▼

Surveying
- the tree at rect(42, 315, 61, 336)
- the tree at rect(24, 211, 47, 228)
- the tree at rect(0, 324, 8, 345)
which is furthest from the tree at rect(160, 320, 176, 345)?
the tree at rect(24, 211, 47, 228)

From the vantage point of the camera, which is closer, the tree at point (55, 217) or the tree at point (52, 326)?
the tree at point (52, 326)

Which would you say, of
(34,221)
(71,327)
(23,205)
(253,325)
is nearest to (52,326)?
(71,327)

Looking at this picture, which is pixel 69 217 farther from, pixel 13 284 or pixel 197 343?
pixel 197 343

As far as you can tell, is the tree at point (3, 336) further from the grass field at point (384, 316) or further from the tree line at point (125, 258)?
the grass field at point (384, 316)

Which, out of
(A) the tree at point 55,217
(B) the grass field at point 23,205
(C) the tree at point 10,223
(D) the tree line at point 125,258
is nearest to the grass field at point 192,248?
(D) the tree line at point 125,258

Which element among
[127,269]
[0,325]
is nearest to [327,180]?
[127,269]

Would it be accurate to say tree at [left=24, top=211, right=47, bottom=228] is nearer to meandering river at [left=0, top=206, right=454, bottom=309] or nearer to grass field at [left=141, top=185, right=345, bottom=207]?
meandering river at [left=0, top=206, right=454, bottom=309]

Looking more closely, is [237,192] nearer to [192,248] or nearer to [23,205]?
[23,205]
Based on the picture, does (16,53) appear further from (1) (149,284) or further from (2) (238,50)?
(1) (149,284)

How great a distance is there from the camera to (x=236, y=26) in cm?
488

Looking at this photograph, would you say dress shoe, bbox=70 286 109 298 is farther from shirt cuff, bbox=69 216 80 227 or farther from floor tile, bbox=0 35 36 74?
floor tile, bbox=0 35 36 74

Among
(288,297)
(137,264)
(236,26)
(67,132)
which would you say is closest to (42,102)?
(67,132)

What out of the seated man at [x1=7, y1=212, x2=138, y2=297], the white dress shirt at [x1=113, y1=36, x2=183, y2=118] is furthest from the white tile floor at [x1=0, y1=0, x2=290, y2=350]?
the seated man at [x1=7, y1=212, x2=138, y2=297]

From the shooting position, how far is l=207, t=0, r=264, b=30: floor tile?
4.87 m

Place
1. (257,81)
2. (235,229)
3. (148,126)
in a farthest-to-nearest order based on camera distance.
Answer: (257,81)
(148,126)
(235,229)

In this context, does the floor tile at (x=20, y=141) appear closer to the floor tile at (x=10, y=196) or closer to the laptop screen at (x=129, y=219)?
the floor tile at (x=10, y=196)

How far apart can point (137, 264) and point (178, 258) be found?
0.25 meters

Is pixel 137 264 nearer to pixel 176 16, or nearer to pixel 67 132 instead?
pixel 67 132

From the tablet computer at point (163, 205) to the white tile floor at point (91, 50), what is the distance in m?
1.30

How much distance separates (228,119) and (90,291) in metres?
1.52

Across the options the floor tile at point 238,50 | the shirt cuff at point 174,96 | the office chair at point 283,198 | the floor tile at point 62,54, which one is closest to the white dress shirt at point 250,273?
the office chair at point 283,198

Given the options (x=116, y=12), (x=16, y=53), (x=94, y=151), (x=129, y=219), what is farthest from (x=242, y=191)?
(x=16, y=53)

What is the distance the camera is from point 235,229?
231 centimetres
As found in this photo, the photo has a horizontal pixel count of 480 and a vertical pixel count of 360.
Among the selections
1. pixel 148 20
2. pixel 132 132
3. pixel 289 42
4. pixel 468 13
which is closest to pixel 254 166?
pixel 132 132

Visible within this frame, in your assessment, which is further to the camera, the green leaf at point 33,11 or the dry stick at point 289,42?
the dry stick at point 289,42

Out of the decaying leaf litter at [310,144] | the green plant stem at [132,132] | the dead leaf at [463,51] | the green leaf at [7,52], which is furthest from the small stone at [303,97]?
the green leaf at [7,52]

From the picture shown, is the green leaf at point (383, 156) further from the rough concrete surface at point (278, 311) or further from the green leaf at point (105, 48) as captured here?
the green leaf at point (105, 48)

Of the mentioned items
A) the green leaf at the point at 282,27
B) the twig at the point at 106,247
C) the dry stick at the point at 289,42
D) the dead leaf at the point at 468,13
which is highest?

▲
▼

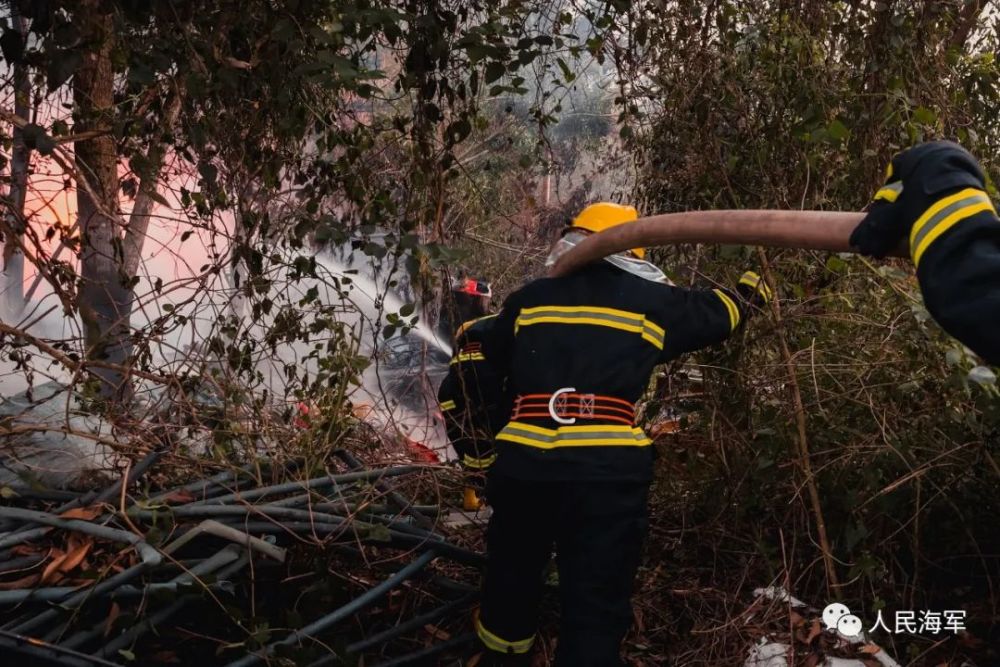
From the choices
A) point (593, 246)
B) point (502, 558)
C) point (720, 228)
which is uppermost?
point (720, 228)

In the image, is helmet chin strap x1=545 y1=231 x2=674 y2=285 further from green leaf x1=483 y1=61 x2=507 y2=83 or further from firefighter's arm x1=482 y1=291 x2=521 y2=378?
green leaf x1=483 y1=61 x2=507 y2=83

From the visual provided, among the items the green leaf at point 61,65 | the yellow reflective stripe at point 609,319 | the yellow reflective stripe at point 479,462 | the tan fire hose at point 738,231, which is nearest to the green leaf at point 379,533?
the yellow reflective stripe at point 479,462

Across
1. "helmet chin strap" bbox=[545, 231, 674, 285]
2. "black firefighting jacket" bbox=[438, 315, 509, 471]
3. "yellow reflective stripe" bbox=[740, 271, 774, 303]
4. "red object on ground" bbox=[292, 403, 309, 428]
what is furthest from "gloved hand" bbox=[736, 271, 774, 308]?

▲
▼

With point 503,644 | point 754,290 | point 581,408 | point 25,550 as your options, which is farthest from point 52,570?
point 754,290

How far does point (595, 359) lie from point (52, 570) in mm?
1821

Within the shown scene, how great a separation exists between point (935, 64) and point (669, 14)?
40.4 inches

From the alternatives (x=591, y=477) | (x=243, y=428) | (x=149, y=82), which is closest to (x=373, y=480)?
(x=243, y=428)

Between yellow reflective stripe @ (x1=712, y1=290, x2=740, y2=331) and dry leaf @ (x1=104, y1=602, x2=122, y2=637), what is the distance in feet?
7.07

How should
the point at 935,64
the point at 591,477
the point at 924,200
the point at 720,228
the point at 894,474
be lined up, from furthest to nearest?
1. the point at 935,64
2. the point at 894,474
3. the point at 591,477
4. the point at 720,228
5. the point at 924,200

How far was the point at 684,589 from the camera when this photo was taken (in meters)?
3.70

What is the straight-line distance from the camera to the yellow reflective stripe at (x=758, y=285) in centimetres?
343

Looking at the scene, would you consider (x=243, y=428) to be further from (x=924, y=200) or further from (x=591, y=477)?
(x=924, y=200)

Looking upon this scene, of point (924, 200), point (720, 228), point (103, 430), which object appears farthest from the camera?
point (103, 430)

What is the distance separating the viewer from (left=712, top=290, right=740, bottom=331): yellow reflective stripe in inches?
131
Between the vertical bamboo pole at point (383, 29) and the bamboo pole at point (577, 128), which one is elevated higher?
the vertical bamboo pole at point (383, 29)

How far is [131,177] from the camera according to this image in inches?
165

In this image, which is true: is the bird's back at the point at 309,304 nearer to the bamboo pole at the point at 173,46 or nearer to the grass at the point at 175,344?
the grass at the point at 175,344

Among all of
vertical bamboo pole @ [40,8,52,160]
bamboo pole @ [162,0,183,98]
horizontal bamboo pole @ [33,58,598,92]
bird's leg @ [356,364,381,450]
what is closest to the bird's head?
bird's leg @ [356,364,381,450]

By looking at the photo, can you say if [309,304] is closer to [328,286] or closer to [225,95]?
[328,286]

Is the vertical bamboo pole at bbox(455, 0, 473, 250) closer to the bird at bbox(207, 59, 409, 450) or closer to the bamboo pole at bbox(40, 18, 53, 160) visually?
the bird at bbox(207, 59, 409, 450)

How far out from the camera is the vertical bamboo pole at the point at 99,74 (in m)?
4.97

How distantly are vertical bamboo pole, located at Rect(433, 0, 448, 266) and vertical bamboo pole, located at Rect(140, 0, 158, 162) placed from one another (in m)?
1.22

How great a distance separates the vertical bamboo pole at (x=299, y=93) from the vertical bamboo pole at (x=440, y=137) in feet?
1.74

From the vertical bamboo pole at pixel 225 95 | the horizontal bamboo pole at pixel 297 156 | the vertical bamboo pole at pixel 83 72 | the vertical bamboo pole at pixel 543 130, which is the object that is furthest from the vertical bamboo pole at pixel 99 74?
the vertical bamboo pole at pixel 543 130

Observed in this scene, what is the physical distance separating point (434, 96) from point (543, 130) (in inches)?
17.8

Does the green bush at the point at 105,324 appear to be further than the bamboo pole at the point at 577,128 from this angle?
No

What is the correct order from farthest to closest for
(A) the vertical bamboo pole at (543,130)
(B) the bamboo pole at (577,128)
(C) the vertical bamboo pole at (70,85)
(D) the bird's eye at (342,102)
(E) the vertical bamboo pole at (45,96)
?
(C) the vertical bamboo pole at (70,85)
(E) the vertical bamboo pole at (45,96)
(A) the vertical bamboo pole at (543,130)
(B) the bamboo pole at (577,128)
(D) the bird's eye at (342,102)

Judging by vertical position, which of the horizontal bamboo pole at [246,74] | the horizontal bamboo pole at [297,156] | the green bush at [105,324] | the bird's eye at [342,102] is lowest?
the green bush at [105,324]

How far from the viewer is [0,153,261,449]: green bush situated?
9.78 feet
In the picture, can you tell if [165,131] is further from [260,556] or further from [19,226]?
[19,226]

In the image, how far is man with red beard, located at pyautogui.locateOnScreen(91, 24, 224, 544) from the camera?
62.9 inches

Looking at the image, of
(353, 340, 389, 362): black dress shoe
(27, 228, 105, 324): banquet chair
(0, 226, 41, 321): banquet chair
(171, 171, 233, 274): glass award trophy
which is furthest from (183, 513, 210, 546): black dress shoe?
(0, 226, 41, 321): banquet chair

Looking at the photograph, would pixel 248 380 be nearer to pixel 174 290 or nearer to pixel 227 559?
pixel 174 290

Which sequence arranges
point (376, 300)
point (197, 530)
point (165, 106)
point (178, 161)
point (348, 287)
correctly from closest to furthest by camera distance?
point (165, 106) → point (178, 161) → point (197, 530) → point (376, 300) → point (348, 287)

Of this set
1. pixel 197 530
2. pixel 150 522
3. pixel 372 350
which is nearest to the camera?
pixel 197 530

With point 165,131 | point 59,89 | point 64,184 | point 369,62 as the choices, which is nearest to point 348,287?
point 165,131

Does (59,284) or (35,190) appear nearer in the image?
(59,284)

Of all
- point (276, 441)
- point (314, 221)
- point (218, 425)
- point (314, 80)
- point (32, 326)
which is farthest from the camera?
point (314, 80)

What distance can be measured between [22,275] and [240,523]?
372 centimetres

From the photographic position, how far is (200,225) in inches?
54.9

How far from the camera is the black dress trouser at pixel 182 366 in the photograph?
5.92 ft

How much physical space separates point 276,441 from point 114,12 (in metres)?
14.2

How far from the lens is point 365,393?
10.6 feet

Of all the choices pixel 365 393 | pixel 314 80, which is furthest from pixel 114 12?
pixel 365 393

▲

*WHAT IS NEEDED*. How many lines in the three blocks above contain the string "reflective"? Reply with the number alone.

*SOLUTION BELOW*. 6